Personal information
- Born: November 5, 1958 (age 67) Arlington Heights, Illinois, U.S.
- Listed height: 6 ft 3 in (1.91 m)
- Listed weight: 227 lb (103 kg)

Career information
- High school: St. Viator (Arlington Heights)
- College: Illinois
- NFL draft: 1981: 5th round, 116th overall pick

Career history
- St. Louis Cardinals (1981–1982); New England Patriots (1983); Chicago Blitz (1984); Arizona Outlaws (1985);
- Stats at Pro Football Reference

= John Gillen (American football) =

American football player (born 1958)

John Francis Gillen Sr. (born November 5, 1958) is an American former professional football player who was a linebacker for the St. Louis Cardinals and New England Patriots of the National Football League (NFL), as well as the Chicago Blitz and the Arizona Outlaws of the United States Football League (USFL). He played college football for the Illinois Fighting Illini.

== Early life ==
Gillen was born in Arlington Heights, Illinois, and attended St. Viator High School, where he lettered in football, basketball, and track. He was the MVP of his high school football team and was honored as an all-state linebacker. He graduated from the school in 1977.

== College years ==
From 1977 to 1981, Gillen was a starter at middle linebacker for the Illinois Fighting Illini. He led the team in tackles for three years and was the defensive captain for two. In 1980, he received All-Big Ten honors and was voted the most valuable defensive player at Illinois. He played in the 1981 Senior Bowl.

== Professional football career ==

=== St. Louis Cardinals ===
Gillen was selected by the St. Louis Cardinals in the fifth round of the 1981 NFL draft, with the 116th pick overall. During the 1981 season, Gillen played in all 16 games.

He was injured before the 1982 season and was placed on injured reserve in September 1982. By December, he was able to play again, and appeared in the team's last four regular season games as well as their first and only playoff game, a 41–16 loss to the Green Bay Packers.

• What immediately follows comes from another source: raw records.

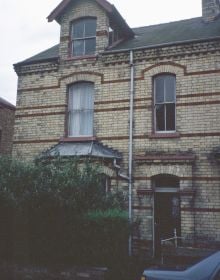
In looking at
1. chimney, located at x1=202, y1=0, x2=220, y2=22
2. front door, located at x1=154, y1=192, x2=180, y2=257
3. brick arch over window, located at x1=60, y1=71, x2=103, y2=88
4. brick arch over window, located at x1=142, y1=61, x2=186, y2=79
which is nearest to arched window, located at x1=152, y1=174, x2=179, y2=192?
front door, located at x1=154, y1=192, x2=180, y2=257

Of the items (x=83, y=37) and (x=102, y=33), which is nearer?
(x=102, y=33)

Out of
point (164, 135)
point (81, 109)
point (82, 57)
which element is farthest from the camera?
point (82, 57)

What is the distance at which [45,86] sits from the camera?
1570cm

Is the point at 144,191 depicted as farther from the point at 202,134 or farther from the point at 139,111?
the point at 139,111

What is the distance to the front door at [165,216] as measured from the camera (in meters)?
A: 13.2

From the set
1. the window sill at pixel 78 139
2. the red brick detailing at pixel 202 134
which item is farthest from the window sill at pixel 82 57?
the red brick detailing at pixel 202 134

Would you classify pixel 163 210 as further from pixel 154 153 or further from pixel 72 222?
pixel 72 222

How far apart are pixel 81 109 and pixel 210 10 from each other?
698cm

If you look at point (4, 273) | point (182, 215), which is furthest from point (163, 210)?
point (4, 273)

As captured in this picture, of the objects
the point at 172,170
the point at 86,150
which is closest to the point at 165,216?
the point at 172,170

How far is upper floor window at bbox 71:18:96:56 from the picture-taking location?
15570 millimetres

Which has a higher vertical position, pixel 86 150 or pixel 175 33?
pixel 175 33

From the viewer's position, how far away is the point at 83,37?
15.7 metres

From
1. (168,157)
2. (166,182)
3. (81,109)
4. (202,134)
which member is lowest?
(166,182)
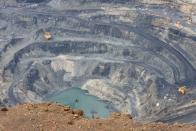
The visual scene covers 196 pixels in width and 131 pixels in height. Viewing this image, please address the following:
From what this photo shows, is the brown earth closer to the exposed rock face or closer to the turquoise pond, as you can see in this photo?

=== New England Patriots ===
Gillen played eight games with the New England Patriots in 1983. His last appearance in an NFL game was a November 20, 1983 home game against the Cleveland Browns, in which the Patriots were shut out 30–0.

=== Chicago Blitz ===
In 1984, Gillen headed to the United States Football League, where he played the rest of his professional career. He joined the Chicago Blitz that year, where he played middle linebacker and was used once on a kickoff return for 11 yards.

=== Arizona Outlaws ===
In 1985, Gillen played with the USFL's Arizona Outlaws, alongside his younger brother Ken.

== Personal life ==
Gillen lives in Glen Ellyn, Illinois, with his wife, Wendy, and three children, John, Conor, and Grace. Both of his sons played college football: John for the Wisconsin Badgers and Conor for the Fighting Illini.